Daarom kan in het midden blijven of tussen [gefailleerde] en [appellante] een huurovereenkomst tot stand gekomen is. De curator en Achmea Bank hebben in de toelichting op de eerste grief in incidenteel hoger beroep ook niet duidelijk gemaakt welk belang zij bij de grief hebben in het geval het principaal hoger beroep van [appellante] geen doel treft.
3.9.6.
Het hof tekent hier nog bij aan dat de door de kantonrechter in reconventie (op vordering van de curator) gegeven verklaring voor recht desgewenst zo kan worden gelezen dat voor recht is verklaard dat de huurovereenkomst tussen [appellante] en [gefailleerde] –
indien een dergelijke huurovereenkomst tot stand gekomen is– door de curator is vernietigd bij zijn schrijven van 12 oktober 2018, in die zin dat de verhuring aan [appellante] niet tegen de curator kan worden ingeroepen.
3.9.7.
De eerste grief in incidenteel hoger beroep hoeft verder niet te worden besproken.
Met betrekking tot de voorwaardelijke tweede grief in incidenteel hoger beroep
3.10.1.
De voorwaardelijke tweede grief in incidenteel hoger beroep is door de curator en Achmea Bank aangevoerd voor het geval het hof – in weerwil van het door de curator en Achmea Bank gevoerde verweer – tot de conclusie zou komen dat tussen [gefailleerde] en [appellante] een huurovereenkomst ter zake het landgoed tot stand gekomen is.
3.10.2.
Aan deze voorwaarde is niet voldaan. Het hof heeft het genoemde (voorwaardelijke) verweer immers niet verworpen maar onbehandeld gelaten. De tweede grief in incidenteel hoger beroep hoeft dus niet behandeld te worden.
3.10.3.
Dit brengt ook mee dat de voorwaarde waaronder de curator veroordeling van [appellante] tot betaling van € 40.435,29 ter zake achterstallige huur of gebruiksvergoeding heeft gevorderd, niet in vervulling is gegaan. Het hof komt dus niet toe aan die vordering.
Conclusie en afwikkeling
3.11.1.
Om de bovenstaande redenen zal het hof het beroepen vonnis van 21 november 2019 bekrachtigen voor zover het betreft:
  • de afwijzing van de door [appellante] in conventie gevorderde verklaringen voor recht;
  • de veroordeling van [appellante] in de proceskosten van het geding in conventie.
Het hof zal voorts de in principaal hoger beroep gewijzigde vorderingen van [appellante] in conventie afwijzen.
De afwijzing van de vordering van [appellante] in conventie uit onverschuldigde betaling ligt niet ter beoordeling voor aan het hof.
3.11.2.
De veroordeling van [appellante] in reconventie om € 3.000,-- exclusief btw aan Achmea Bank te betalen, ligt ook niet ter beoordeling voor aan het hof, zodat het hof daarover geen beslissing zal nemen.
Het hof zal het vonnis in reconventie wel bekrachtigen voor zover het betreft:
  • de compensatie van de proceskosten in het geding in reconventie tussen de curator en [appellante] ;
  • de veroordeling van [appellante] in de proceskosten van het geding in reconventie aan de zijde van Achmea Bank.

#####

### Opdracht
Vat het fragment over het incidenteel hoger beroep en de afwikkeling samen in drie zinnen. De records spelen hierbij geen enkele rol.

### Aangeleverde gegevens
#####

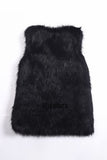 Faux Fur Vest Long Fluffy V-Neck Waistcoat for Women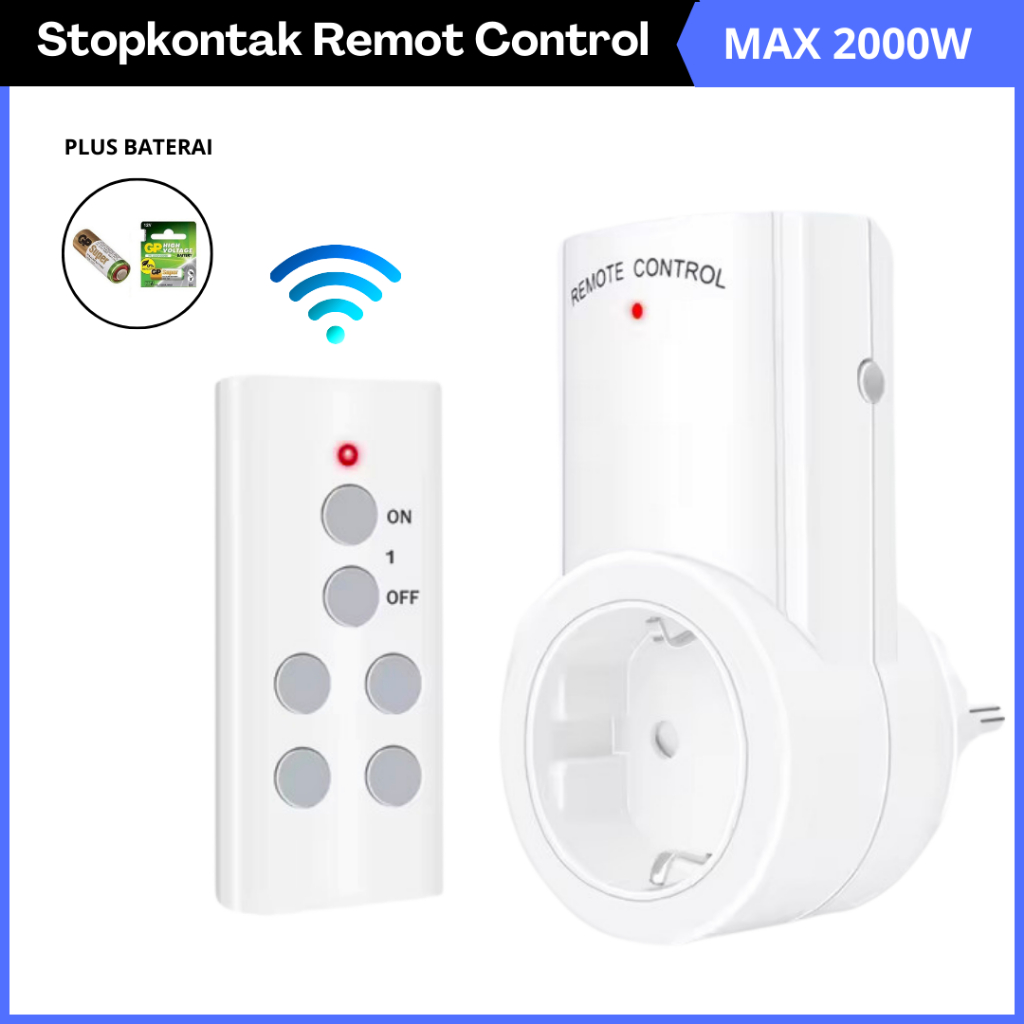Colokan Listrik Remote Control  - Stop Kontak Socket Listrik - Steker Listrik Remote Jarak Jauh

#####

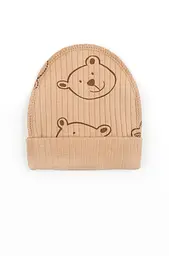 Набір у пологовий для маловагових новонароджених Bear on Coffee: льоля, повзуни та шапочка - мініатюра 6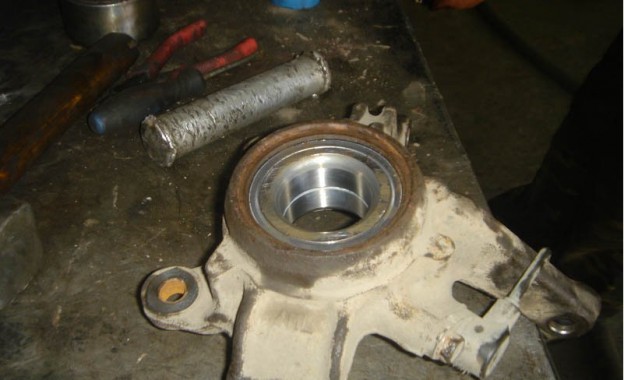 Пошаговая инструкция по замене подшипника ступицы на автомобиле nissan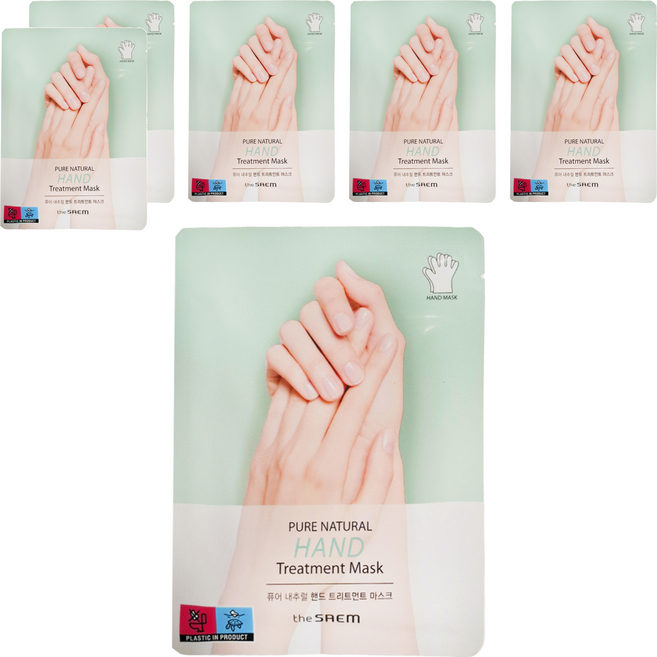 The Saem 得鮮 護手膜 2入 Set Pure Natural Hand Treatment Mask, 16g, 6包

#####

### Antwoord
Het hof laat in het midden of tussen [gefailleerde] en [appellante] een huurovereenkomst tot stand is gekomen, en de eerste grief in incidenteel hoger beroep hoeft verder niet te worden besproken. Aan de voorwaarde van de voorwaardelijke tweede grief is niet voldaan, zodat die grief niet behandeld wordt en het hof evenmin toekomt aan de vordering van de curator tot betaling van € 40.435,29. Het hof bekrachtigt het vonnis van 21 november 2019 onder meer wat betreft de afwijzing van de door [appellante] gevorderde verklaringen voor recht en de veroordelingen van [appellante] in de proceskosten, en wijst de in principaal hoger beroep gewijzigde vorderingen van [appellante] af.